Eragon se alejó del campamento y Saphira lo siguió de cerca. ¿Qué vas a intentar? -le preguntó.

-No lo sé -murmuró Eragon.

Saphira, ¿podrías cargar con toda el agua que necesitamos?

Ella negó con la enorme cabeza.

No, ni siquiera sería capaz de alzar el vuelo con ese peso, y mucho menos de volar con él.

Qué mala suerte.

Eragon se arrodilló, retiró una piedra del suelo y dejó un hueco en el que cabía un trago de agua. Rellenó la cavidad de arena y la estudió con atención. Faltaba la parte más difícil: de algún modo, tenía que convertir la arena en agua. «¿Qué palabras debo usar?» Le dio vueltas al asunto y escogió las dos que le ofrecían mayor esperanza. La gélida magia lo recorrió mientras atravesaba la habitual barrera que le presentaba la mente, y ordenó: - ¡Deloi moi!

De inmediato, la arena empezó a absorber las fuerzas del muchacho a una velocidad prodigiosa. La mente de Eragon recordó el momento en que Brom le había advertido que ciertas tareas podían consumirle todo el poder y quitarle la vida. El pánico afloró en el pecho de Eragon. Entonces intentó liberarse de la magia, pero no pudo porque estaba unida a él hasta que se completara la tarea, o hasta que él muriera.

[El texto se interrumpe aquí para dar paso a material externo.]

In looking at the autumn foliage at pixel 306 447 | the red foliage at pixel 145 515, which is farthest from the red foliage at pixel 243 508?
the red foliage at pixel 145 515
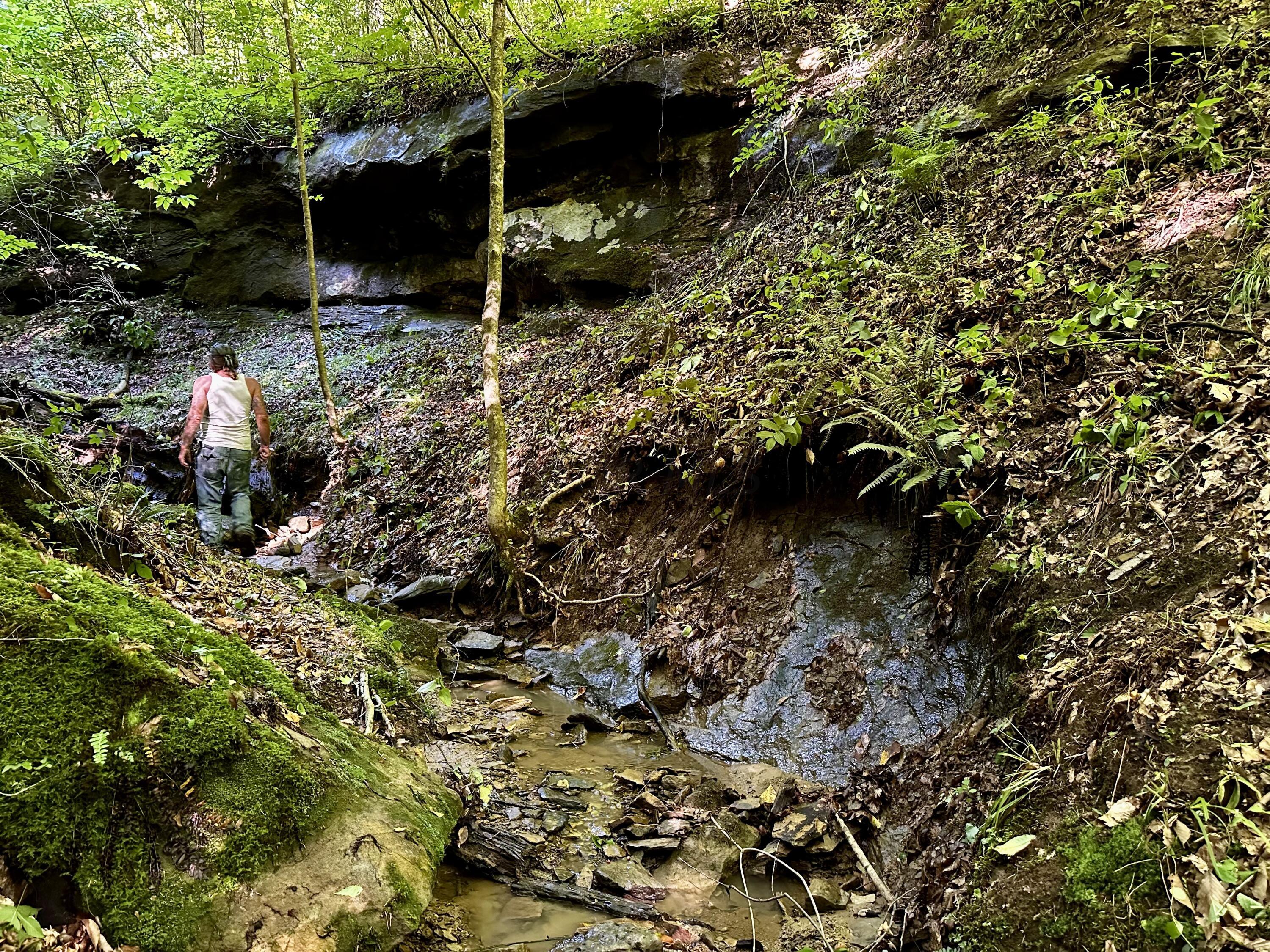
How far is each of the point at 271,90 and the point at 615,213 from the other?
8779 millimetres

Sólo podía permanecer inmóvil, cada vez más débil.

Cuando ya estaba casi convencido de que iba a morir allí, arrodillado, la tierra emitió un destello y se metamorfoseó en unas gotas de agua. Aliviado, Eragon se sentó y respiró hondo. Su corazón emitía dolorosos latidos, y el hambre le roía las entrañas.

¿Qué ha pasado? -preguntó Saphira.

Eragon movió la cabeza aún aturdido por la mengua de su energía, aunque estaba satisfecho por no haber intentado la transmutación de una cantidad mayor.

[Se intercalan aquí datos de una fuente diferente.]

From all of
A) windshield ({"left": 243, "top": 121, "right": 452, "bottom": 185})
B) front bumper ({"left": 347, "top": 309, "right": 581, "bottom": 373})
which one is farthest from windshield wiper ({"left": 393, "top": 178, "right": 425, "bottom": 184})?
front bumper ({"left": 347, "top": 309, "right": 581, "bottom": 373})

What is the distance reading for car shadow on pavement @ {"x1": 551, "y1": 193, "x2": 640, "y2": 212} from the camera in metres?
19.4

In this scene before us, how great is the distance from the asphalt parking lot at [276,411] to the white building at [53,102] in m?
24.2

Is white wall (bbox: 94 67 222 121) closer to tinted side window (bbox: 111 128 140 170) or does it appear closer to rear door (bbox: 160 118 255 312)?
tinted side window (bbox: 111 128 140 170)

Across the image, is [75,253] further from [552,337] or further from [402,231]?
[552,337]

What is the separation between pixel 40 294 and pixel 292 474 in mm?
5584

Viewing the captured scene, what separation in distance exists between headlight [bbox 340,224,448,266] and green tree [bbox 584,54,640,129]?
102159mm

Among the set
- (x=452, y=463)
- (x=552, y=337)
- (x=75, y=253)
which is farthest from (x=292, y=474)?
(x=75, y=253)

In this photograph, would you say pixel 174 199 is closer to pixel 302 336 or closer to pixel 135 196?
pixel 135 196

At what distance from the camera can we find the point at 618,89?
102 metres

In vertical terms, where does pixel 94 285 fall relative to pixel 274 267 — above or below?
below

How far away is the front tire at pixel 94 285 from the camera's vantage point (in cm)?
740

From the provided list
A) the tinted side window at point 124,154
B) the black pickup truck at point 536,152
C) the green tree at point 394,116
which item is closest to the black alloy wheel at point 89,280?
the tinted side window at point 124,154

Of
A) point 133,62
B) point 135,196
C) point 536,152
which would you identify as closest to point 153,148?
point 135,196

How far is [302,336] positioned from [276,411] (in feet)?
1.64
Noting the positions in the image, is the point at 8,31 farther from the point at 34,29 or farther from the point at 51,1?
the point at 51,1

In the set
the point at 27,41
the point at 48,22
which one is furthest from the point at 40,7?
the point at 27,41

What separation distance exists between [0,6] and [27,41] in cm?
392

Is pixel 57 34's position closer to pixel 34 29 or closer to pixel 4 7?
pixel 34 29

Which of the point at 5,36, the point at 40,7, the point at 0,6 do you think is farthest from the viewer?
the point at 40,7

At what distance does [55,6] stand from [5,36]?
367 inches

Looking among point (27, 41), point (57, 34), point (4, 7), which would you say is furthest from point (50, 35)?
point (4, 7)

Esto… esto no funciona -contestó-. Ni siquiera tengo la energía suficiente para conseguir un pequeño trago.

Eragon, deberías haber sido más cuidadoso -lo reprendió ella-. La magia puede producir resultados inesperados cuando se combinan de modos nuevos las palabras antiguas.

Ya lo sé, pero era lo único que podía hacer para probar mi idea -le contestó Eragon fulminándola con la mirada-. ¡No iba a esperar a que estuviéramos en el desierto! -Eragon se esforzó por recordar que Saphira sólo pretendía ayudar-. ¿Cómo convertiste la tumba de Brom en diamantes sin matarte? Si apenas soy capaz de manejar un puñado de tierra, mucho menos lo haré con toda esa arena.

No sé cómo lo logré -afirmó ella con calma-. Simplemente, ocurrió. ¿Puedes volver a hacerlo, pero esta vez para obtener agua?

Eragon -dijo ella mirándolo de frente a los ojos-. Tengo tan poco control de mis habilidades como una araña. Esas cosas ocurren más allá de mi deseo. Brom te contó que a los dragones les ocurren cosas inusuales, y decía la verdad. No te dio ninguna explicación, y yo tampoco la tengo. A veces puedo provocar cambios por puro contacto, casi sin pensarlo, pero otras veces, como ahora mismo, soy tan incapaz como Nieve de Fuego.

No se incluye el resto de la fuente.